Le juge Jamal (au nom des quatre juges minoritaires) a rédigé une brève décision concordante. Selon lui, le Séquestre était habilité par l’ordonnance de mise sous séquestre à renoncer aux droits contractuels de Petrowest et de ses sociétés affiliées et l’effet juridique de la renonciation s’est appliqué lorsque le Séquestre a intenté une poursuite civile. Il a expliqué que, malgré ce point de divergence, il était d’accord avec l’analyse de la compétence du tribunal par la juge Côté en vertu des articles 183 et 243 de la LFI selon laquelle une convention d’arbitrage serait inopérante et la demande de suspension d’instance devrait donc être rejetée.

Répercussions

La décision majoritaire de la CSC confirme que les conventions d’arbitrage d’un débiteur sont présumées contraignantes pour un séquestre. Toutefois, ce dernier ne peut être tenu à l’arbitrage si le processus arbitral compromet le déroulement ordonné et efficace de la mise sous séquestre. C’est pourquoi une partie contractante qui souhaiterait vraiment avoir recours à l’arbitrage d’une réclamation pouvant être présentée par le séquestre d’une partie adverse insolvable devrait négocier des clauses d’arbitrage qui peuvent être exécutées avec célérité et efficacité, de façon à respecter les objectifs de la LFI. 

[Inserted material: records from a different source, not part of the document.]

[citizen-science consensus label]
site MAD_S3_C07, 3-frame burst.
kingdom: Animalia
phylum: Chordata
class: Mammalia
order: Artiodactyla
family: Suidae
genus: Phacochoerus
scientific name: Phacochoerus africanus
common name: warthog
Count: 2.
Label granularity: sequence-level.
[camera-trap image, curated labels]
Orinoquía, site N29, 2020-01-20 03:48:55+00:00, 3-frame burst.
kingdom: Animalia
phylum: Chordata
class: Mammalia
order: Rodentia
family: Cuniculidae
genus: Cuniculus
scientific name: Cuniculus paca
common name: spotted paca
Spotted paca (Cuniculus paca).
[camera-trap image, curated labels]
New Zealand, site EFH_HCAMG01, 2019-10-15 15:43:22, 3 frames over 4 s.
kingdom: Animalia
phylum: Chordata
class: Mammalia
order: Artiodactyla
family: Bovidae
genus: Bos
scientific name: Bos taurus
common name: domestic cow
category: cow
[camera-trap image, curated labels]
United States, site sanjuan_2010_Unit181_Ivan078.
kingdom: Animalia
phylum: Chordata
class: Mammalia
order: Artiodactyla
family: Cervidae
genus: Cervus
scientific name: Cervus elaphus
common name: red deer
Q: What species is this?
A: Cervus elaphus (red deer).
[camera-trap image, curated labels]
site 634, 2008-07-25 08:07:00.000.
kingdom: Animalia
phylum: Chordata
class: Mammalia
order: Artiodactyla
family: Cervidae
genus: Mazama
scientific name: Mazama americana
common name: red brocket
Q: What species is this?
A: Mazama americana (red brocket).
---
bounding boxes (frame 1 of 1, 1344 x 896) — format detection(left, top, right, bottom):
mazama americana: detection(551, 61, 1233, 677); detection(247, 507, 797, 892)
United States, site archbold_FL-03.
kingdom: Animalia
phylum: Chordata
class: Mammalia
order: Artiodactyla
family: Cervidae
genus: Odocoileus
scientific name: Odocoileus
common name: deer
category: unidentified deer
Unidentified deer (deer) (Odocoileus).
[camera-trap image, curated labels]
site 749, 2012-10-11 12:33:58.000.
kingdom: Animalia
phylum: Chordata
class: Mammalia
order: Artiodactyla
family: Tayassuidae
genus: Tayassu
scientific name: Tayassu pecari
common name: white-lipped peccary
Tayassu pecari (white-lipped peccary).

La décision majoritaire de la CSC souligne que l’application (ou non) de clauses d’arbitrage à une poursuite civile intentée par un séquestre dépend grandement des faits, laissant ainsi entendre que les futurs différends sur le bien fondé de l’arbitrage seront traités au cas par cas.

Les futures causes détermineront les circonstances dans lesquelles les clauses d’arbitrage seront (et ne seront pas) exécutées dans d’autres contextes d’insolvabilité, comme des restructurations en vertu de la Loi sur les arrangements avec les créanciers des compagnies.